Cette concentration a abouti à travers une plus forte centralisation des achats à un renforcement du pouvoir de négociation des grandes surfaces, sans pour autant faire disparaître la concurrence entre elles. Il en résulte que les distributeurs imposent leurs conditions aux producteurs, industriels et agricoles : avantages accordés n'apparaissant pas toujours sur les factures (remises de fin d'année, coopération commerciale, droits d'entrée, etc.) ; allongement des délais de paiement permettant aux distributeurs de dégager une trésorerie abondante. Les fournisseurs sont pénalisés et doivent comprimer leurs coûts et réduire leurs investissements. En outre, ils sont obligés de répercuter ces pertes virtuelles sur les agriculteurs, déjà en situation de difficulté.
Par ailleurs, entre les fermetures des petits commerces de détail et les faillites innombrables, l'emploi salarié dans l'ensemble du commerce n'a cessé de diminuer : entre 1992 et 1994, près de 80 000 emplois auraient été perdus dans le secteur.

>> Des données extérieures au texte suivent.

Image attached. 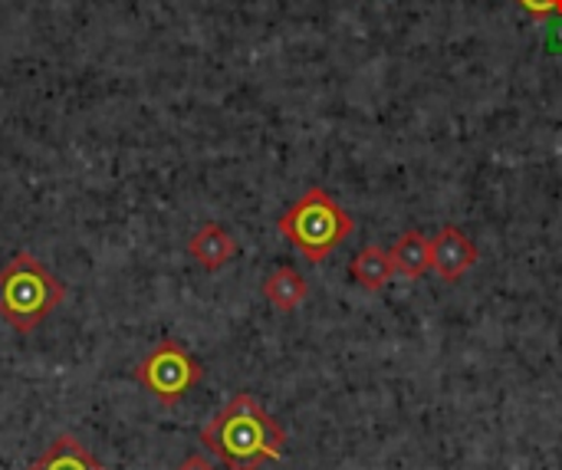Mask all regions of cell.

En février 1996, le gouvernement présente un projet de loi. Le texte s'attaque aux prix cassés, en interdisant les ventes à perte, qui permettent aux grands magasins de séduire le client en consentant des baisses extrêmes sur quelques produits afin de mieux faire passer des prix plus élevés sur la majorité des autres produits. Le projet permet également aux fournisseurs de refuser de vendre si les hypers proposent des prix trop bas. Enfin, il est prévu pour les agriculteurs la possibilité de constituer des ententes afin de peser plus lourd lors des négociations avec les distributeurs. En avril, un autre texte vise à limiter cette fois l'urbanisme commercial. Le projet fait passer de 1 000 m2 à 300 le seuil à partir duquel une procédure d'autorisation préalable est nécessaire pour l'installation de tout nouveau commerce de grande surface. Le texte entend aussi limiter le nombre des élus au sein des commissions délivrant les autorisations aux nouvelles grandes surfaces, afin de limiter les risques de corruption ou, plus simplement, la tentation d'accepter toutes les demandes au nom de la création d'emplois nouveaux.

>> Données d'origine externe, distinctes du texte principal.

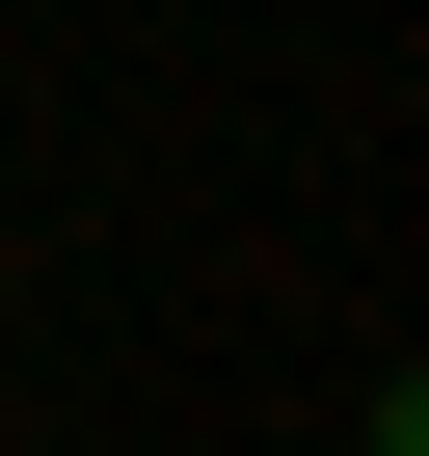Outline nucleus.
I'll return each instance as SVG.
<instances>
[]
</instances>
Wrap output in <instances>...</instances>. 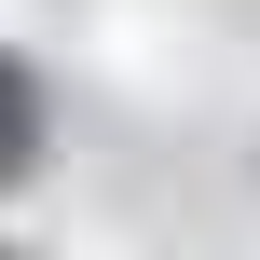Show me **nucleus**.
<instances>
[{
  "mask_svg": "<svg viewBox=\"0 0 260 260\" xmlns=\"http://www.w3.org/2000/svg\"><path fill=\"white\" fill-rule=\"evenodd\" d=\"M41 137H55V110H41V69H27V55L0 41V192H27Z\"/></svg>",
  "mask_w": 260,
  "mask_h": 260,
  "instance_id": "nucleus-1",
  "label": "nucleus"
},
{
  "mask_svg": "<svg viewBox=\"0 0 260 260\" xmlns=\"http://www.w3.org/2000/svg\"><path fill=\"white\" fill-rule=\"evenodd\" d=\"M0 260H27V247H0Z\"/></svg>",
  "mask_w": 260,
  "mask_h": 260,
  "instance_id": "nucleus-2",
  "label": "nucleus"
}]
</instances>
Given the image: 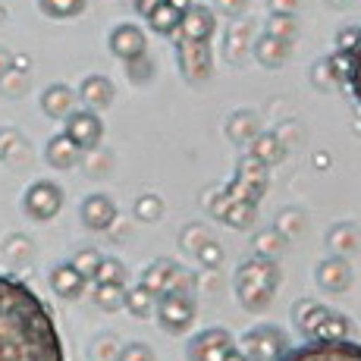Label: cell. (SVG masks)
Returning <instances> with one entry per match:
<instances>
[{
    "instance_id": "1",
    "label": "cell",
    "mask_w": 361,
    "mask_h": 361,
    "mask_svg": "<svg viewBox=\"0 0 361 361\" xmlns=\"http://www.w3.org/2000/svg\"><path fill=\"white\" fill-rule=\"evenodd\" d=\"M0 361H66L47 305L29 283L0 274Z\"/></svg>"
},
{
    "instance_id": "2",
    "label": "cell",
    "mask_w": 361,
    "mask_h": 361,
    "mask_svg": "<svg viewBox=\"0 0 361 361\" xmlns=\"http://www.w3.org/2000/svg\"><path fill=\"white\" fill-rule=\"evenodd\" d=\"M276 286H280V267H276L274 258L255 255V258L242 261L239 270H235V298L252 314H261V311L270 308Z\"/></svg>"
},
{
    "instance_id": "3",
    "label": "cell",
    "mask_w": 361,
    "mask_h": 361,
    "mask_svg": "<svg viewBox=\"0 0 361 361\" xmlns=\"http://www.w3.org/2000/svg\"><path fill=\"white\" fill-rule=\"evenodd\" d=\"M276 361H361V343L355 339H308L286 349Z\"/></svg>"
},
{
    "instance_id": "4",
    "label": "cell",
    "mask_w": 361,
    "mask_h": 361,
    "mask_svg": "<svg viewBox=\"0 0 361 361\" xmlns=\"http://www.w3.org/2000/svg\"><path fill=\"white\" fill-rule=\"evenodd\" d=\"M195 298H192L189 289H170V293L157 295V321H161V330L164 333H173V336H179V333L192 330V321H195Z\"/></svg>"
},
{
    "instance_id": "5",
    "label": "cell",
    "mask_w": 361,
    "mask_h": 361,
    "mask_svg": "<svg viewBox=\"0 0 361 361\" xmlns=\"http://www.w3.org/2000/svg\"><path fill=\"white\" fill-rule=\"evenodd\" d=\"M267 185H270L267 166L261 161H255L252 154H245L239 161V166H235V176H233V183L226 185V192H230V198H235V201H248V204L258 207Z\"/></svg>"
},
{
    "instance_id": "6",
    "label": "cell",
    "mask_w": 361,
    "mask_h": 361,
    "mask_svg": "<svg viewBox=\"0 0 361 361\" xmlns=\"http://www.w3.org/2000/svg\"><path fill=\"white\" fill-rule=\"evenodd\" d=\"M235 345H239V352L248 361H276L289 349V339H286V333L276 327H255Z\"/></svg>"
},
{
    "instance_id": "7",
    "label": "cell",
    "mask_w": 361,
    "mask_h": 361,
    "mask_svg": "<svg viewBox=\"0 0 361 361\" xmlns=\"http://www.w3.org/2000/svg\"><path fill=\"white\" fill-rule=\"evenodd\" d=\"M23 207L32 220L47 224V220H54L60 214V207H63V189H60L57 183H51V179H38V183H32L29 189H25Z\"/></svg>"
},
{
    "instance_id": "8",
    "label": "cell",
    "mask_w": 361,
    "mask_h": 361,
    "mask_svg": "<svg viewBox=\"0 0 361 361\" xmlns=\"http://www.w3.org/2000/svg\"><path fill=\"white\" fill-rule=\"evenodd\" d=\"M176 63L183 69L185 82H207L214 73V54L207 41H185L176 44Z\"/></svg>"
},
{
    "instance_id": "9",
    "label": "cell",
    "mask_w": 361,
    "mask_h": 361,
    "mask_svg": "<svg viewBox=\"0 0 361 361\" xmlns=\"http://www.w3.org/2000/svg\"><path fill=\"white\" fill-rule=\"evenodd\" d=\"M230 352H235V339L230 330L224 327H207L192 336L185 358L189 361H224Z\"/></svg>"
},
{
    "instance_id": "10",
    "label": "cell",
    "mask_w": 361,
    "mask_h": 361,
    "mask_svg": "<svg viewBox=\"0 0 361 361\" xmlns=\"http://www.w3.org/2000/svg\"><path fill=\"white\" fill-rule=\"evenodd\" d=\"M142 286H148L154 295H164V293H170V289H189L192 274H185L176 261L161 258V261L148 264V270L142 274Z\"/></svg>"
},
{
    "instance_id": "11",
    "label": "cell",
    "mask_w": 361,
    "mask_h": 361,
    "mask_svg": "<svg viewBox=\"0 0 361 361\" xmlns=\"http://www.w3.org/2000/svg\"><path fill=\"white\" fill-rule=\"evenodd\" d=\"M63 132L82 151H92V148H98L101 138H104V123L94 110H73V114L66 116Z\"/></svg>"
},
{
    "instance_id": "12",
    "label": "cell",
    "mask_w": 361,
    "mask_h": 361,
    "mask_svg": "<svg viewBox=\"0 0 361 361\" xmlns=\"http://www.w3.org/2000/svg\"><path fill=\"white\" fill-rule=\"evenodd\" d=\"M330 60H333V66H336L339 79H345L352 98H355V104L361 107V29H358L355 44H352L349 51H336Z\"/></svg>"
},
{
    "instance_id": "13",
    "label": "cell",
    "mask_w": 361,
    "mask_h": 361,
    "mask_svg": "<svg viewBox=\"0 0 361 361\" xmlns=\"http://www.w3.org/2000/svg\"><path fill=\"white\" fill-rule=\"evenodd\" d=\"M214 25H217V16H214L211 6L204 4H189L183 10V23H179V32H183L185 41H211Z\"/></svg>"
},
{
    "instance_id": "14",
    "label": "cell",
    "mask_w": 361,
    "mask_h": 361,
    "mask_svg": "<svg viewBox=\"0 0 361 361\" xmlns=\"http://www.w3.org/2000/svg\"><path fill=\"white\" fill-rule=\"evenodd\" d=\"M79 214H82V224L94 233H104L116 224V204H114V198H107V195H88L82 201Z\"/></svg>"
},
{
    "instance_id": "15",
    "label": "cell",
    "mask_w": 361,
    "mask_h": 361,
    "mask_svg": "<svg viewBox=\"0 0 361 361\" xmlns=\"http://www.w3.org/2000/svg\"><path fill=\"white\" fill-rule=\"evenodd\" d=\"M314 280H317V286H324L327 293H343V289L352 286V267L343 255H333V258L317 264Z\"/></svg>"
},
{
    "instance_id": "16",
    "label": "cell",
    "mask_w": 361,
    "mask_h": 361,
    "mask_svg": "<svg viewBox=\"0 0 361 361\" xmlns=\"http://www.w3.org/2000/svg\"><path fill=\"white\" fill-rule=\"evenodd\" d=\"M110 51H114V57H120V60H132V57H138V54L148 51V41H145V32L138 29V25H132V23L116 25V29L110 32Z\"/></svg>"
},
{
    "instance_id": "17",
    "label": "cell",
    "mask_w": 361,
    "mask_h": 361,
    "mask_svg": "<svg viewBox=\"0 0 361 361\" xmlns=\"http://www.w3.org/2000/svg\"><path fill=\"white\" fill-rule=\"evenodd\" d=\"M116 98V92H114V82L107 79V75H88V79H82V85H79V101L85 104L88 110H104V107H110Z\"/></svg>"
},
{
    "instance_id": "18",
    "label": "cell",
    "mask_w": 361,
    "mask_h": 361,
    "mask_svg": "<svg viewBox=\"0 0 361 361\" xmlns=\"http://www.w3.org/2000/svg\"><path fill=\"white\" fill-rule=\"evenodd\" d=\"M252 51H255V57H258L261 66L276 69V66H283L289 60V54H293V41H283V38H276V35L264 32L261 38L252 44Z\"/></svg>"
},
{
    "instance_id": "19",
    "label": "cell",
    "mask_w": 361,
    "mask_h": 361,
    "mask_svg": "<svg viewBox=\"0 0 361 361\" xmlns=\"http://www.w3.org/2000/svg\"><path fill=\"white\" fill-rule=\"evenodd\" d=\"M183 10H185V6H179L176 0H161V4H154L148 13H145V19H148L151 32H157V35H176L179 32V23H183Z\"/></svg>"
},
{
    "instance_id": "20",
    "label": "cell",
    "mask_w": 361,
    "mask_h": 361,
    "mask_svg": "<svg viewBox=\"0 0 361 361\" xmlns=\"http://www.w3.org/2000/svg\"><path fill=\"white\" fill-rule=\"evenodd\" d=\"M75 101H79V94L69 85H60L57 82V85L44 88V94H41V110H44L47 116H54V120H66L75 110Z\"/></svg>"
},
{
    "instance_id": "21",
    "label": "cell",
    "mask_w": 361,
    "mask_h": 361,
    "mask_svg": "<svg viewBox=\"0 0 361 361\" xmlns=\"http://www.w3.org/2000/svg\"><path fill=\"white\" fill-rule=\"evenodd\" d=\"M44 157H47V164L57 166V170H69V166H75L82 161V148L66 135V132H57V135L47 142Z\"/></svg>"
},
{
    "instance_id": "22",
    "label": "cell",
    "mask_w": 361,
    "mask_h": 361,
    "mask_svg": "<svg viewBox=\"0 0 361 361\" xmlns=\"http://www.w3.org/2000/svg\"><path fill=\"white\" fill-rule=\"evenodd\" d=\"M85 286H88V280L73 267V264H57V267L51 270V289L60 298H69V302H73V298H79L85 293Z\"/></svg>"
},
{
    "instance_id": "23",
    "label": "cell",
    "mask_w": 361,
    "mask_h": 361,
    "mask_svg": "<svg viewBox=\"0 0 361 361\" xmlns=\"http://www.w3.org/2000/svg\"><path fill=\"white\" fill-rule=\"evenodd\" d=\"M248 145H252V148H248V154H252L255 161H261L267 170L286 157V145H283L280 135H274V132H258V135H255Z\"/></svg>"
},
{
    "instance_id": "24",
    "label": "cell",
    "mask_w": 361,
    "mask_h": 361,
    "mask_svg": "<svg viewBox=\"0 0 361 361\" xmlns=\"http://www.w3.org/2000/svg\"><path fill=\"white\" fill-rule=\"evenodd\" d=\"M248 51H252V25H248V23H233L230 29H226V35H224L226 60L239 66L242 60L248 57Z\"/></svg>"
},
{
    "instance_id": "25",
    "label": "cell",
    "mask_w": 361,
    "mask_h": 361,
    "mask_svg": "<svg viewBox=\"0 0 361 361\" xmlns=\"http://www.w3.org/2000/svg\"><path fill=\"white\" fill-rule=\"evenodd\" d=\"M333 314L327 305H317V302H298L295 305V324L302 327V333L308 339L317 336V330L324 327V321Z\"/></svg>"
},
{
    "instance_id": "26",
    "label": "cell",
    "mask_w": 361,
    "mask_h": 361,
    "mask_svg": "<svg viewBox=\"0 0 361 361\" xmlns=\"http://www.w3.org/2000/svg\"><path fill=\"white\" fill-rule=\"evenodd\" d=\"M258 132H261V120L252 110H235L230 116V123H226V135H230L235 145H248Z\"/></svg>"
},
{
    "instance_id": "27",
    "label": "cell",
    "mask_w": 361,
    "mask_h": 361,
    "mask_svg": "<svg viewBox=\"0 0 361 361\" xmlns=\"http://www.w3.org/2000/svg\"><path fill=\"white\" fill-rule=\"evenodd\" d=\"M123 308L129 311L132 317H151L154 314V308H157V295L151 293L148 286H132V289H126V302H123Z\"/></svg>"
},
{
    "instance_id": "28",
    "label": "cell",
    "mask_w": 361,
    "mask_h": 361,
    "mask_svg": "<svg viewBox=\"0 0 361 361\" xmlns=\"http://www.w3.org/2000/svg\"><path fill=\"white\" fill-rule=\"evenodd\" d=\"M327 242H330V248H333L336 255L355 252V248L361 245V230H358L355 224H336V226L330 230Z\"/></svg>"
},
{
    "instance_id": "29",
    "label": "cell",
    "mask_w": 361,
    "mask_h": 361,
    "mask_svg": "<svg viewBox=\"0 0 361 361\" xmlns=\"http://www.w3.org/2000/svg\"><path fill=\"white\" fill-rule=\"evenodd\" d=\"M94 305L104 311H120L126 302V283H94Z\"/></svg>"
},
{
    "instance_id": "30",
    "label": "cell",
    "mask_w": 361,
    "mask_h": 361,
    "mask_svg": "<svg viewBox=\"0 0 361 361\" xmlns=\"http://www.w3.org/2000/svg\"><path fill=\"white\" fill-rule=\"evenodd\" d=\"M286 235H283L280 230H261L258 235H255V248H258V255H264V258H280L283 252H286Z\"/></svg>"
},
{
    "instance_id": "31",
    "label": "cell",
    "mask_w": 361,
    "mask_h": 361,
    "mask_svg": "<svg viewBox=\"0 0 361 361\" xmlns=\"http://www.w3.org/2000/svg\"><path fill=\"white\" fill-rule=\"evenodd\" d=\"M41 13L51 19H73L88 6V0H38Z\"/></svg>"
},
{
    "instance_id": "32",
    "label": "cell",
    "mask_w": 361,
    "mask_h": 361,
    "mask_svg": "<svg viewBox=\"0 0 361 361\" xmlns=\"http://www.w3.org/2000/svg\"><path fill=\"white\" fill-rule=\"evenodd\" d=\"M267 35H276V38H283V41H295V35H298L295 13H270Z\"/></svg>"
},
{
    "instance_id": "33",
    "label": "cell",
    "mask_w": 361,
    "mask_h": 361,
    "mask_svg": "<svg viewBox=\"0 0 361 361\" xmlns=\"http://www.w3.org/2000/svg\"><path fill=\"white\" fill-rule=\"evenodd\" d=\"M0 92H4L6 98H23V94L29 92V73L10 66L4 75H0Z\"/></svg>"
},
{
    "instance_id": "34",
    "label": "cell",
    "mask_w": 361,
    "mask_h": 361,
    "mask_svg": "<svg viewBox=\"0 0 361 361\" xmlns=\"http://www.w3.org/2000/svg\"><path fill=\"white\" fill-rule=\"evenodd\" d=\"M92 280L94 283H126V264L120 258H101Z\"/></svg>"
},
{
    "instance_id": "35",
    "label": "cell",
    "mask_w": 361,
    "mask_h": 361,
    "mask_svg": "<svg viewBox=\"0 0 361 361\" xmlns=\"http://www.w3.org/2000/svg\"><path fill=\"white\" fill-rule=\"evenodd\" d=\"M349 333H352V321L333 311L327 321H324V327L317 330L314 339H349Z\"/></svg>"
},
{
    "instance_id": "36",
    "label": "cell",
    "mask_w": 361,
    "mask_h": 361,
    "mask_svg": "<svg viewBox=\"0 0 361 361\" xmlns=\"http://www.w3.org/2000/svg\"><path fill=\"white\" fill-rule=\"evenodd\" d=\"M164 214V201L157 195H142L135 201V217L142 220V224H157Z\"/></svg>"
},
{
    "instance_id": "37",
    "label": "cell",
    "mask_w": 361,
    "mask_h": 361,
    "mask_svg": "<svg viewBox=\"0 0 361 361\" xmlns=\"http://www.w3.org/2000/svg\"><path fill=\"white\" fill-rule=\"evenodd\" d=\"M126 73H129V79L135 82V85H142V82H151V75H154V63H151L148 51L138 54V57H132V60H126Z\"/></svg>"
},
{
    "instance_id": "38",
    "label": "cell",
    "mask_w": 361,
    "mask_h": 361,
    "mask_svg": "<svg viewBox=\"0 0 361 361\" xmlns=\"http://www.w3.org/2000/svg\"><path fill=\"white\" fill-rule=\"evenodd\" d=\"M69 264H73V267L79 270L85 280H92L94 270H98V264H101V255H98V248H82V252L75 255V258L69 261Z\"/></svg>"
},
{
    "instance_id": "39",
    "label": "cell",
    "mask_w": 361,
    "mask_h": 361,
    "mask_svg": "<svg viewBox=\"0 0 361 361\" xmlns=\"http://www.w3.org/2000/svg\"><path fill=\"white\" fill-rule=\"evenodd\" d=\"M211 239V233H207V226H201V224H192V226H185L183 235H179V242H183V248L189 255H195L204 242Z\"/></svg>"
},
{
    "instance_id": "40",
    "label": "cell",
    "mask_w": 361,
    "mask_h": 361,
    "mask_svg": "<svg viewBox=\"0 0 361 361\" xmlns=\"http://www.w3.org/2000/svg\"><path fill=\"white\" fill-rule=\"evenodd\" d=\"M195 258L201 267H207V270H214V267H220L224 264V248H220V242H214V239H207L204 245L195 252Z\"/></svg>"
},
{
    "instance_id": "41",
    "label": "cell",
    "mask_w": 361,
    "mask_h": 361,
    "mask_svg": "<svg viewBox=\"0 0 361 361\" xmlns=\"http://www.w3.org/2000/svg\"><path fill=\"white\" fill-rule=\"evenodd\" d=\"M116 361H157L148 343H129L116 352Z\"/></svg>"
},
{
    "instance_id": "42",
    "label": "cell",
    "mask_w": 361,
    "mask_h": 361,
    "mask_svg": "<svg viewBox=\"0 0 361 361\" xmlns=\"http://www.w3.org/2000/svg\"><path fill=\"white\" fill-rule=\"evenodd\" d=\"M4 252L10 255L13 261H29L32 258V245H29V239H23V235H13V239L4 245Z\"/></svg>"
},
{
    "instance_id": "43",
    "label": "cell",
    "mask_w": 361,
    "mask_h": 361,
    "mask_svg": "<svg viewBox=\"0 0 361 361\" xmlns=\"http://www.w3.org/2000/svg\"><path fill=\"white\" fill-rule=\"evenodd\" d=\"M333 69V60H321V63H314V82L317 85H324V88H330V85H336V82H343L336 73H330Z\"/></svg>"
},
{
    "instance_id": "44",
    "label": "cell",
    "mask_w": 361,
    "mask_h": 361,
    "mask_svg": "<svg viewBox=\"0 0 361 361\" xmlns=\"http://www.w3.org/2000/svg\"><path fill=\"white\" fill-rule=\"evenodd\" d=\"M94 361H116V343L114 336H101L98 343H94Z\"/></svg>"
},
{
    "instance_id": "45",
    "label": "cell",
    "mask_w": 361,
    "mask_h": 361,
    "mask_svg": "<svg viewBox=\"0 0 361 361\" xmlns=\"http://www.w3.org/2000/svg\"><path fill=\"white\" fill-rule=\"evenodd\" d=\"M355 38H358V29H343L336 35V51H349L355 44Z\"/></svg>"
},
{
    "instance_id": "46",
    "label": "cell",
    "mask_w": 361,
    "mask_h": 361,
    "mask_svg": "<svg viewBox=\"0 0 361 361\" xmlns=\"http://www.w3.org/2000/svg\"><path fill=\"white\" fill-rule=\"evenodd\" d=\"M302 0H270V13H295Z\"/></svg>"
},
{
    "instance_id": "47",
    "label": "cell",
    "mask_w": 361,
    "mask_h": 361,
    "mask_svg": "<svg viewBox=\"0 0 361 361\" xmlns=\"http://www.w3.org/2000/svg\"><path fill=\"white\" fill-rule=\"evenodd\" d=\"M245 4H248V0H217V6L224 13H230V16H239V13L245 10Z\"/></svg>"
},
{
    "instance_id": "48",
    "label": "cell",
    "mask_w": 361,
    "mask_h": 361,
    "mask_svg": "<svg viewBox=\"0 0 361 361\" xmlns=\"http://www.w3.org/2000/svg\"><path fill=\"white\" fill-rule=\"evenodd\" d=\"M10 66H13V54L0 47V75H4V73H6V69H10Z\"/></svg>"
},
{
    "instance_id": "49",
    "label": "cell",
    "mask_w": 361,
    "mask_h": 361,
    "mask_svg": "<svg viewBox=\"0 0 361 361\" xmlns=\"http://www.w3.org/2000/svg\"><path fill=\"white\" fill-rule=\"evenodd\" d=\"M154 4H161V0H135V13H138V16H145V13H148Z\"/></svg>"
},
{
    "instance_id": "50",
    "label": "cell",
    "mask_w": 361,
    "mask_h": 361,
    "mask_svg": "<svg viewBox=\"0 0 361 361\" xmlns=\"http://www.w3.org/2000/svg\"><path fill=\"white\" fill-rule=\"evenodd\" d=\"M224 361H248V358L242 355V352H239V345H235V352H230V355H226Z\"/></svg>"
},
{
    "instance_id": "51",
    "label": "cell",
    "mask_w": 361,
    "mask_h": 361,
    "mask_svg": "<svg viewBox=\"0 0 361 361\" xmlns=\"http://www.w3.org/2000/svg\"><path fill=\"white\" fill-rule=\"evenodd\" d=\"M327 4H330V6H336V10H343V6H352L355 0H327Z\"/></svg>"
},
{
    "instance_id": "52",
    "label": "cell",
    "mask_w": 361,
    "mask_h": 361,
    "mask_svg": "<svg viewBox=\"0 0 361 361\" xmlns=\"http://www.w3.org/2000/svg\"><path fill=\"white\" fill-rule=\"evenodd\" d=\"M0 23H6V10H4V6H0Z\"/></svg>"
}]
</instances>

L'affaire ne fait que commencer...
OPA
Au mois de juillet 1996, le propriétaire des hypermarchés Auchan (famille Mulliez) lance une offre publique d'achat (OPA) géante et hostile sur les Docks de France (Mammouth et Atac), dont les actionnaires familiaux résistent dans un premier temps. La plus grosse fortune de France (29,3 milliards de francs selon le magazine américain Forbes) avance 15 milliards de francs pour s'affranchir des nouvelles contraintes imposées par le gouvernement pour l'ouverture de grandes surfaces. À l'issue de l'OPA, Auchan procède à la réorganisation du nouveau groupe, qui représente plus de 100 milliards de francs de chiffre d'affaires. Les cultures des deux entreprises ont été mêlées sur la base d'une organisation par métier et d'une structure régionale correspondant à la diversité des enseignes de l'ancien groupe Docks de France.